-- Opening Marker --

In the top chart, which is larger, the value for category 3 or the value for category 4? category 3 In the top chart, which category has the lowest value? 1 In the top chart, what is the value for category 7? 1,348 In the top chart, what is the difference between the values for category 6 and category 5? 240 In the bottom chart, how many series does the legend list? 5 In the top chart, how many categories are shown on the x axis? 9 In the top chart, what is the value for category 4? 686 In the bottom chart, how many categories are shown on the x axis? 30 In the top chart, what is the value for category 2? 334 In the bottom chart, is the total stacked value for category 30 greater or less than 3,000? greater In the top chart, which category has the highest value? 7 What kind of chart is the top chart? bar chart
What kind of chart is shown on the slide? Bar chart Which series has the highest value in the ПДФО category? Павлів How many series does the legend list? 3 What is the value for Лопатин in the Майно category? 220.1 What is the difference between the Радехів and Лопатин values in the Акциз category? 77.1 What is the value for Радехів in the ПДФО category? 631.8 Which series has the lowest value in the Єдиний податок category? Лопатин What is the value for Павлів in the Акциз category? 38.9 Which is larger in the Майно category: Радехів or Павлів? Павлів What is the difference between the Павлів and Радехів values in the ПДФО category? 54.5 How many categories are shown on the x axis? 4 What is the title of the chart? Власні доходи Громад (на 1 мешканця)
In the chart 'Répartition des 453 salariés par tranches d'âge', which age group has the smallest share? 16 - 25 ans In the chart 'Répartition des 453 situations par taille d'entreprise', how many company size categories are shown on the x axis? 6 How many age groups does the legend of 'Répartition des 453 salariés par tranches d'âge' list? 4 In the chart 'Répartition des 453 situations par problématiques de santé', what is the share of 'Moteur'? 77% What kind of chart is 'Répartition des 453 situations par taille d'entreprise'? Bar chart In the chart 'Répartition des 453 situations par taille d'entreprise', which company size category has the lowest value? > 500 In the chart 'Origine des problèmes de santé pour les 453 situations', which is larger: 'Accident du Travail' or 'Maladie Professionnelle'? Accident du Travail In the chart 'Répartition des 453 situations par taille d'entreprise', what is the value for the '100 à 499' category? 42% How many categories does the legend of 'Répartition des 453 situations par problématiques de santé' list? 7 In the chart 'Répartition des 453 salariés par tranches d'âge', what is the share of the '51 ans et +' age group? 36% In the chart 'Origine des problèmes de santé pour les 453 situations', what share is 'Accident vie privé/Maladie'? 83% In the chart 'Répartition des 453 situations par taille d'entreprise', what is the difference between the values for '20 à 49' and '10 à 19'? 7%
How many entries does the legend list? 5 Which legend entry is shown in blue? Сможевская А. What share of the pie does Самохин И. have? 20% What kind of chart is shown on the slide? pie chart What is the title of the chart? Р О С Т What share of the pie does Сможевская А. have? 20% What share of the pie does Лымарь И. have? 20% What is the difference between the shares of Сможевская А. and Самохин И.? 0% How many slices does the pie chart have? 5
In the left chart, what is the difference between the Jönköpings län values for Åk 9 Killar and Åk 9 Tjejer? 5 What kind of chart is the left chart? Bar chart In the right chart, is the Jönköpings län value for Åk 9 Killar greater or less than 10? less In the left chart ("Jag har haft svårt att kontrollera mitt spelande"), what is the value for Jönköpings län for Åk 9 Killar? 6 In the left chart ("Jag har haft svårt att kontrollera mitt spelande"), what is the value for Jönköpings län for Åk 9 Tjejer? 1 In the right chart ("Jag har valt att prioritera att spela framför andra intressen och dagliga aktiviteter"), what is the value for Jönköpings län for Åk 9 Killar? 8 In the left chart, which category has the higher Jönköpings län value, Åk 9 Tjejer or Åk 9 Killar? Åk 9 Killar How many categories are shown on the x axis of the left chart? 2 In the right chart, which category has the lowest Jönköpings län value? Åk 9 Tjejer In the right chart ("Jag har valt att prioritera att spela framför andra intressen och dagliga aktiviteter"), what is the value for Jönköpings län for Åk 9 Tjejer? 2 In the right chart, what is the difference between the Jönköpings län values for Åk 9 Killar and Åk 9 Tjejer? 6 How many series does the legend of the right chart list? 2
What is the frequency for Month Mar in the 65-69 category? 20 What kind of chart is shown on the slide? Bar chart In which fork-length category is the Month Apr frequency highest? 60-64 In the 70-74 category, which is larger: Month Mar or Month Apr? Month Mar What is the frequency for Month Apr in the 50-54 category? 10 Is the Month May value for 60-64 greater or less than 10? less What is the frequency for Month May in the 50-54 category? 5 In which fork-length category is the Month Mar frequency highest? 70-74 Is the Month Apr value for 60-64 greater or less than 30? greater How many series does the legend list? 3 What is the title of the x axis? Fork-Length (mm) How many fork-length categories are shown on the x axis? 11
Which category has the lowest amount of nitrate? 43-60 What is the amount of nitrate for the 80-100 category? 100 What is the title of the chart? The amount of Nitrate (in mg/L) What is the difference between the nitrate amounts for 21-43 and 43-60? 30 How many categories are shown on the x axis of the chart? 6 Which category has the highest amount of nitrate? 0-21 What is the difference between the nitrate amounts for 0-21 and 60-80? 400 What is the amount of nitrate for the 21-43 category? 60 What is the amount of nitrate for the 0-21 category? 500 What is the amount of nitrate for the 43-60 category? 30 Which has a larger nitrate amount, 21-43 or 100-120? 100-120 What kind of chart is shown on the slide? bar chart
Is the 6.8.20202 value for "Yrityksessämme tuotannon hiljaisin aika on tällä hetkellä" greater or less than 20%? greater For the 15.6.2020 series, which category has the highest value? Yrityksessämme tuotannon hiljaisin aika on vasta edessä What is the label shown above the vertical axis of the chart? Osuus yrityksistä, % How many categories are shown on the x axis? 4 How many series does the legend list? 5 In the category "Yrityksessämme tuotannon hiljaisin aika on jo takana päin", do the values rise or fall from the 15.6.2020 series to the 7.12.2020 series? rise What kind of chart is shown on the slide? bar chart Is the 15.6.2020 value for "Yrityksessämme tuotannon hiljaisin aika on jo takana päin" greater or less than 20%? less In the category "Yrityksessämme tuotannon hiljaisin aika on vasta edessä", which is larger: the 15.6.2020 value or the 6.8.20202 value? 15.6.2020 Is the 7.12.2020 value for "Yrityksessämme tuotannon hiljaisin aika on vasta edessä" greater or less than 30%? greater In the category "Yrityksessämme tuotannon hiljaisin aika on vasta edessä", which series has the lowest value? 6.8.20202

-- Closing Marker --

→ What you will do: Count how many lines of the items above contain the word "share", treating case as significant, and reply with that number alone.

→ Solution: 2